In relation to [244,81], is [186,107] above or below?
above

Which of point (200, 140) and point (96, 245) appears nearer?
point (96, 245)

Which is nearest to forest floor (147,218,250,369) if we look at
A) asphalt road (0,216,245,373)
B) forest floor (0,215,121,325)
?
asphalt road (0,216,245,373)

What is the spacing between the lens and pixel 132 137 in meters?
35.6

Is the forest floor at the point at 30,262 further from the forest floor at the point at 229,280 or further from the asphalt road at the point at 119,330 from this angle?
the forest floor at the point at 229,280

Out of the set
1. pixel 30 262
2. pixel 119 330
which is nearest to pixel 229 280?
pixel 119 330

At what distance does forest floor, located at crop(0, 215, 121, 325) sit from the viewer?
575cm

- - -

Copy out unchanged every line from the one containing "At what distance" through the last line of the records above, both ends included.

At what distance does forest floor, located at crop(0, 215, 121, 325) sit from the viewer?
575cm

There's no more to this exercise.